=== What to work on ===
[a] Echo the Warra farming text, everything from "Agronomists are scientists, whose" down to "the agricultural industry.".
[b] Answer these questions from the Warra farming text:
(i) What kind of soil is generally found in the Warra district?
(ii) What difference does the spraying bar's technology pick up?
(iii) Around what year did world and local demand for feed grains and chick peas skyrocket?
[c] Go on with the Warra farming text from its last sentence.

=== Source extract ===

[Start of section]

The soils in the Warra district are generally a grey cracking clay with high moisture holding ability.  The cracks allow the rain to penetrate deep into the soil. 

Farmers often use a weed seeking technology to only spray the weeds and not the whole field. Put simply – this is a spraying bar that has many little cameras and has the technology to pick up the difference in colours between a plant and stubble.

Implementing new precision agriculture technology is a smart move for Australian farmers, but it is a major investment. The benefits are:

  • Allow farmers obtain large sets of data
  • Improves understanding of paddocks and plants
  • Adds a level of accuracy to certain operations
  • Increase yield
  • Reduce wastage
  • Save time
  • Cuts costs

Most farmers have their own agronomists…

Agronomists are scientists, whose area of study is plants and soil, in order to increase productivity, develop better cultivation, planting and harvesting techniques; improve crop yield, quality of seed and nutritional values of crops; and solve problems of the agricultural industry.

Feed Sorghum …
Around 2010, world and local demand for feed grains (sorghum in particular) and chick peas skyrocketed, with the value of these crops overtaking cotton in value to the producers.

[End of section]

=== Data extract ===
[Start of section]

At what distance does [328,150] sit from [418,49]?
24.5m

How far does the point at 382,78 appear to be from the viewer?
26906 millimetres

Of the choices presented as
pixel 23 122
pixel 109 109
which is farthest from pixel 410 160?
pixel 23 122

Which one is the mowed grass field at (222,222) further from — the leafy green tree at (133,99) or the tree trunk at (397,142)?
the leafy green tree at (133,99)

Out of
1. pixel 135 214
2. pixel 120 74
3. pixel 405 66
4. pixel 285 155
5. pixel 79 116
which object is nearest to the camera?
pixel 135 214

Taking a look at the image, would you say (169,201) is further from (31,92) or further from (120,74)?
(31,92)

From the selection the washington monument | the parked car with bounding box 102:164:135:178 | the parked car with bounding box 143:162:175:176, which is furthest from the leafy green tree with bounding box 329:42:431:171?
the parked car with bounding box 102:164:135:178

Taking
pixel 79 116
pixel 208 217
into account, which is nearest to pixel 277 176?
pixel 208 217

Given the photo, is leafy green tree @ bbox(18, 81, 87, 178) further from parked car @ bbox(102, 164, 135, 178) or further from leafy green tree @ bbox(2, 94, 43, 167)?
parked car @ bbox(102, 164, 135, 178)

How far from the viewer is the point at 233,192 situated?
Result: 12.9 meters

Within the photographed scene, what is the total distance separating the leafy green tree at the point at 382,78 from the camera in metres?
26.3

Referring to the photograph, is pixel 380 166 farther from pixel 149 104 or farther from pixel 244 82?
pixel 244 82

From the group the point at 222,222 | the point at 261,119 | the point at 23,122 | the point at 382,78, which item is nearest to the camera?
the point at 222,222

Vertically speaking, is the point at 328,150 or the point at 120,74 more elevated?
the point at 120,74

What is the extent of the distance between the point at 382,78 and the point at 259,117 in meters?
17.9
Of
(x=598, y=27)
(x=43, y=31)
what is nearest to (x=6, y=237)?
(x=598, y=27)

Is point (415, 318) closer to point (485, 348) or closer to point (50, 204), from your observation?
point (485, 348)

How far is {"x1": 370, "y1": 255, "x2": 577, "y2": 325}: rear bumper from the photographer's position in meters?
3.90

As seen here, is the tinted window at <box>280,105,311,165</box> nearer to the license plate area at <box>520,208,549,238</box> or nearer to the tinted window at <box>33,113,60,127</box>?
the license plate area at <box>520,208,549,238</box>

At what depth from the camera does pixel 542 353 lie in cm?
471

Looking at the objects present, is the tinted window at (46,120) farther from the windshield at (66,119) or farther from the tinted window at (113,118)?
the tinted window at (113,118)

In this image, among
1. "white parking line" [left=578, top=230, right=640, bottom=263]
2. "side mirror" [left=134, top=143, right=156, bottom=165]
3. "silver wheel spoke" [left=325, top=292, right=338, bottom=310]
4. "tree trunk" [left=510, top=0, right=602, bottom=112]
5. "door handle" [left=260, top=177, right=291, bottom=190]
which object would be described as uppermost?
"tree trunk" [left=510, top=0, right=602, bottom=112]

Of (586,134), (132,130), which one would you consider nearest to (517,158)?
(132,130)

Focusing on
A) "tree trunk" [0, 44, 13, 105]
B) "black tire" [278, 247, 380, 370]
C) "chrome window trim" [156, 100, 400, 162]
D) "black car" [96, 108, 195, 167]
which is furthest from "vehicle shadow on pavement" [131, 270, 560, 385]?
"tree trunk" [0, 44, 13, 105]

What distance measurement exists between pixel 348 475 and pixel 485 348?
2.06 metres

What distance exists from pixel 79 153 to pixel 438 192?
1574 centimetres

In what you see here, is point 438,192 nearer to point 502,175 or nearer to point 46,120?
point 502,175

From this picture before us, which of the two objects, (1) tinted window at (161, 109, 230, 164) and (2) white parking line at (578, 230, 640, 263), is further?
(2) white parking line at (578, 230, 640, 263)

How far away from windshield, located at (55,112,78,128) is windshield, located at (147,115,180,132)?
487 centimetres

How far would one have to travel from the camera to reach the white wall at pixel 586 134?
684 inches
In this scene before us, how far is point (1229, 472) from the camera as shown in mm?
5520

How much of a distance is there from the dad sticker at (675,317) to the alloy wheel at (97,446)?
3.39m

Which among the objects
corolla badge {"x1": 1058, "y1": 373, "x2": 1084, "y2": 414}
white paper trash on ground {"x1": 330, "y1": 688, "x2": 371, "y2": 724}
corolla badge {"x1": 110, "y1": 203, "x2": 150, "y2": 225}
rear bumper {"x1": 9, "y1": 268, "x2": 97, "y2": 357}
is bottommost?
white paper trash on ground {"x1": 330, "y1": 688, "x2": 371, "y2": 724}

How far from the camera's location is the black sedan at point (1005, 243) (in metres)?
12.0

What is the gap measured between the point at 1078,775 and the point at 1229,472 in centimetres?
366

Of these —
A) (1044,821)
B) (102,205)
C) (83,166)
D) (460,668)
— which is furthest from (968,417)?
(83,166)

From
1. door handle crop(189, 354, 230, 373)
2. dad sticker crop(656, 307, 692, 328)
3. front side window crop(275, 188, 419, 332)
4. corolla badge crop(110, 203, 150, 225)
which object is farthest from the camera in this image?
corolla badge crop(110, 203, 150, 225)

[End of section]

=== Responses per task ===
[a]
Agronomists are scientists, whose area of study is plants and soil, in order to increase productivity, develop better cultivation, planting and harvesting techniques; improve crop yield, quality of seed and nutritional values of crops; and solve problems of the agricultural industry.

[b]
(i) A grey cracking clay with high moisture holding ability.
(ii) The difference in colours between a plant and stubble.
(iii) Around 2010.

[c]
South East Queensland is the feedlot capital of Australia, and there are several hundred thousand cattle on feed within a 100klm radius of Warra at any one time creating a wonderful opportunity for local farmers to supply this industry with sorghum, corn, barley and wheat.  Around the same time the world ran short of chick peas and the prices escalated which resulted in many more being grown, despite challenges with disease and insects.

In about 2015, China began buying our sorghum as a premium feedstock for their baijiu (liquor) and the price rose significantly, but as at 2021 this market is subdued with trade bans by China on sorghum. However, some sorghum is still finding its way to China.

The egg industry also relies on sorghum to give eggs their nice yellow yolk.  Many other countries allow artificial feed additives to create this yellow yolk, but with our sorghum we do not need this.

Heliothis …
It is interesting to note that heliothis is the major pest of agricultural crops in Australia, particularly sorghum, corn, cotton and chick peas.  These insects are now controlled in sorghum, corn and chick peas with a biological insecticide which has no deleterious impact on any other organism, and is naturally occurring.  The commercial production of this insecticide requires the production of millions of live caterpillars per day in controlled environments to make the insecticide which is a nuclearpolyhedrosis virus (NPV).  Heliothis in cotton are remarkably controlled by the natural Bt insect toxin produced by the plant with genetic engineering.  As with the NPV, the GM crops have no deleterious impact on the environment or human health.

Australian production of NPV’s (VIVUS) started on a farm north of Warra in 2001 and the company now has a factory in the United States and sells NPV’s for a range of insects all over the world.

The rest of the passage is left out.